* _Liste des exercices_
1. Traduisez en anglais la phrase suivante, tirée du texte sur le shape de planches de surf : « Direction une activité manuelle, aux origines artisanales : le shape. »
2. Écrivez la suite du texte sur le shape de planches de surf, en reprenant après sa dernière phrase.

* _Texte à lire_
• • • • • • •
*publi-rédactionnel
Le surf est un vivier d’expériences, qui tranchent du rythme quotidien pour venir éveiller des sensations nouvelles. Si la glisse peut se profiler sous bien des formes (lire aussi : Retour d’expérience : première fois en foil), c’est cette fois aux formes elle-même que je me suis intéressée. Direction une activité manuelle, aux origines artisanales : le shape.
Une première oui, mais une première bien accompagnée quand même, pour espérer surfer la planche sortie de l’atelier, et pas voir flotter une saucisse mal coupée ! Pour ce saut dans le grand bain, j’ai pris la direction de la Shaper House, à Biarritz, qui propose un format tout compris pour faire sa planche de surf, soi-même. L’espace conçu entièrement autour de l’univers shape met à disposition les outils nécessaires (nombreux et spécifiques) mais aussi la matière première (pain de mousse, résine, fibre de verre, consommables et matériel de protection…), des salles de shape optimisées, où travailler confortablement et surtout des professionnels présents étape par étape pour vous encadrer.
• • • • • • •
* _Lignes de données_
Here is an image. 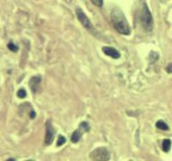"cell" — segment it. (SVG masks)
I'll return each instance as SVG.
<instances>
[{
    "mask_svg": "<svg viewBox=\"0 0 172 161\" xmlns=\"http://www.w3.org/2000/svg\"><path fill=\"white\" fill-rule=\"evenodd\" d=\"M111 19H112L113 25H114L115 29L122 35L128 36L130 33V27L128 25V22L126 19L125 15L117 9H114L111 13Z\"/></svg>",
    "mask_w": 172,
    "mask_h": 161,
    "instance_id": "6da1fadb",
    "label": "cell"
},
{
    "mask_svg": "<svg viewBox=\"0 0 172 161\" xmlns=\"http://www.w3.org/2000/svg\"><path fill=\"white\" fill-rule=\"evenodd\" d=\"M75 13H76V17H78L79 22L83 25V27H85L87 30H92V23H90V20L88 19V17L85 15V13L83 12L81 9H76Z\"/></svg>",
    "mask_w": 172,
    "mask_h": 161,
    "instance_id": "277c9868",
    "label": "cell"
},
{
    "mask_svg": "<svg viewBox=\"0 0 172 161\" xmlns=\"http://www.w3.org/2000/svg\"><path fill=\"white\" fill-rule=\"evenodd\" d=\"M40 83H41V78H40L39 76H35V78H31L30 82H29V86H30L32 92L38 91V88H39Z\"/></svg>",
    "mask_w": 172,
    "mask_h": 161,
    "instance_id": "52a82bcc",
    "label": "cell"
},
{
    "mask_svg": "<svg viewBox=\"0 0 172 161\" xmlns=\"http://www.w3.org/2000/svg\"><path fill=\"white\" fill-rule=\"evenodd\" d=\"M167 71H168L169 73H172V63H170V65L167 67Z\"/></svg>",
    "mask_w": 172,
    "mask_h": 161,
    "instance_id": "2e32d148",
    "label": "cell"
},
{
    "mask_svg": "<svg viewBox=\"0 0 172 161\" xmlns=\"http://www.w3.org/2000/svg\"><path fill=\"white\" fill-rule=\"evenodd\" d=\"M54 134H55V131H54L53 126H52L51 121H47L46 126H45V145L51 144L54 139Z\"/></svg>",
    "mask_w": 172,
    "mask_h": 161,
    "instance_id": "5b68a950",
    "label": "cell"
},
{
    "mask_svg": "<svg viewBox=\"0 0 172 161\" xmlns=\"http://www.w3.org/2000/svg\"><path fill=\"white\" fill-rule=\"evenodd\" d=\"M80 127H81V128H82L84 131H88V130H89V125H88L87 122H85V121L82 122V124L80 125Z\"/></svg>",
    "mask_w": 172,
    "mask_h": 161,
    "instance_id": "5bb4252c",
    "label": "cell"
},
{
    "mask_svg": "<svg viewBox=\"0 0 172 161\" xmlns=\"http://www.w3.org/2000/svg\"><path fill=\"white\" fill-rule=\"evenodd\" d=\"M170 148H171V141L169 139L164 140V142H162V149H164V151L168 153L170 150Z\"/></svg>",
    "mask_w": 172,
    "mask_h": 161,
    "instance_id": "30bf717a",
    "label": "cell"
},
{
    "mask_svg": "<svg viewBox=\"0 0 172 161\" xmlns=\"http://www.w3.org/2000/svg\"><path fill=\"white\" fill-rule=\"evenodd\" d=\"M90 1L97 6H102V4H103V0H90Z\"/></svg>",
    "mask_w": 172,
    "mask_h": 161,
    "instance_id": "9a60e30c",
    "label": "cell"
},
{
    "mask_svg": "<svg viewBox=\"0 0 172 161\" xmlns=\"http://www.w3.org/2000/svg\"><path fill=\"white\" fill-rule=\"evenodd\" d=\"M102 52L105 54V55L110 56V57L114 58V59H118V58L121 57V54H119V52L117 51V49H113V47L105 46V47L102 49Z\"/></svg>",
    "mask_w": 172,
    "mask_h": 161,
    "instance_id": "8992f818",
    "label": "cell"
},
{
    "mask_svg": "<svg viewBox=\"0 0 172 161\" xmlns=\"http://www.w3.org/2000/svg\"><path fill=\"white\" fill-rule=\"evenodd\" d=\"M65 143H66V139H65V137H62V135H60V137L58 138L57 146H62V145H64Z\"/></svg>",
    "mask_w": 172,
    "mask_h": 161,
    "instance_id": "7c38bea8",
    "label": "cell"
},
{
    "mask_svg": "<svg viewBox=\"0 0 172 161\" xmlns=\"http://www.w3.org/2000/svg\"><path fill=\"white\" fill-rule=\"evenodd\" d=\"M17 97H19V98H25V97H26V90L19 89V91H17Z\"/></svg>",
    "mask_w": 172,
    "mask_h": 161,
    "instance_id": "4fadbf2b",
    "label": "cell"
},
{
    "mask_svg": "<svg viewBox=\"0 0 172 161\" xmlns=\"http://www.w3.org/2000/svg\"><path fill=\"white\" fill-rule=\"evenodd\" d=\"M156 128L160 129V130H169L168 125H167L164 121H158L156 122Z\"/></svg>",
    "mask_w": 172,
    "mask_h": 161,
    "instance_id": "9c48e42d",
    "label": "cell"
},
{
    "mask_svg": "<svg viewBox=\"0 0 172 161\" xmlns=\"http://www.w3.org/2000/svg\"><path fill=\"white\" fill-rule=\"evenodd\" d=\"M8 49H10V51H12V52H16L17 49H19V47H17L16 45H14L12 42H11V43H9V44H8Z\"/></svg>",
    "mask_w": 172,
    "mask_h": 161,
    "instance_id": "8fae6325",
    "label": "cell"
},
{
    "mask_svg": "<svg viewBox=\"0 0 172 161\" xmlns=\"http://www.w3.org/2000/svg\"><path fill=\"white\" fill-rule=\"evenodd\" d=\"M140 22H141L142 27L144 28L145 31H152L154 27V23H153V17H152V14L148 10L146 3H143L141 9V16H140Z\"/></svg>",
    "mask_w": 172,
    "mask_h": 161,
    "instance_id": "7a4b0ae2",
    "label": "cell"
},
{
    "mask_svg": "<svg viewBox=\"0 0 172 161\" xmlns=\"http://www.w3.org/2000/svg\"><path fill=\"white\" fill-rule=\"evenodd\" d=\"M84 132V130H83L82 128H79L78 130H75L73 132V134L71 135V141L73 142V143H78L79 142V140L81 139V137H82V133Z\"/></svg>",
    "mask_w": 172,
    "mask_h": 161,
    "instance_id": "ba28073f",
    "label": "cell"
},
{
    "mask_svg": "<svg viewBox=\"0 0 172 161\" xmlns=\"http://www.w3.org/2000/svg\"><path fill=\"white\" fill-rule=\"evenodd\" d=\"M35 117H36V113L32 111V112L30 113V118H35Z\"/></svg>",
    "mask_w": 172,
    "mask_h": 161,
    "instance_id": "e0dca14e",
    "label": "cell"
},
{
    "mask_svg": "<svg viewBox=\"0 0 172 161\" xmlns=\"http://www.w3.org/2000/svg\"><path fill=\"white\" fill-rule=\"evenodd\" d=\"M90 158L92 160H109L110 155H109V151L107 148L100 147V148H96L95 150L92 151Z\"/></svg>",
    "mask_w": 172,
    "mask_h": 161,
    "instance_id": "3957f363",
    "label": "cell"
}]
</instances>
• • • • • • •
* _Réponses rédigées_
1. Next stop: a hands-on activity with artisanal roots, shaping.

2.
Pré-shape
Des étapes, il y en a plus d’une pour shaper sa planche ! Avant d’aller en salle de shape, je suis accueillie par Vadim, qui m’a accompagnée sur le début de ma création. Pour cette première, je ne suis pas partie d’un pain de mousse brut, mais ai fait l’usage d’un pré-shape, conçu en 3D sur le logiciel français « Shape 3D », largement répandu dans le domaine du shape professionnel. Premier choix déterminant donc : le modèle.
« J’ai un niveau intermédiaire, et surfe encore sur des planches plutôt mid-lengh, assez litrées. Dernièrement j’ai délaissé ma 7’0 de 52 litres pour apprivoiser ma 6’8 de 43L. Je voudrais donc shaper ma prochaine planche, plus courte, qui me permettra plus de maniabilité à l’eau, à mesure que ma progression me permettra de m’essayer à davantage de manoeuvres. » Voilà ce que j’ai dis globalement à Vadim, sûrement de façon moins claire et plus fouillis. Le professionnel m’a aiguillé sans soucis sur le modèle pré-enregistré le plus proche de mes besoins, que nous avons retravaillé sur le logiciel. Pour ma part, ce sera une 6’0, dont l’outline (découpe de la planche vue de face) rappelle le modèle Hypto Krypto de Haydenshapes ou encore le Sixtyniner de Pukas.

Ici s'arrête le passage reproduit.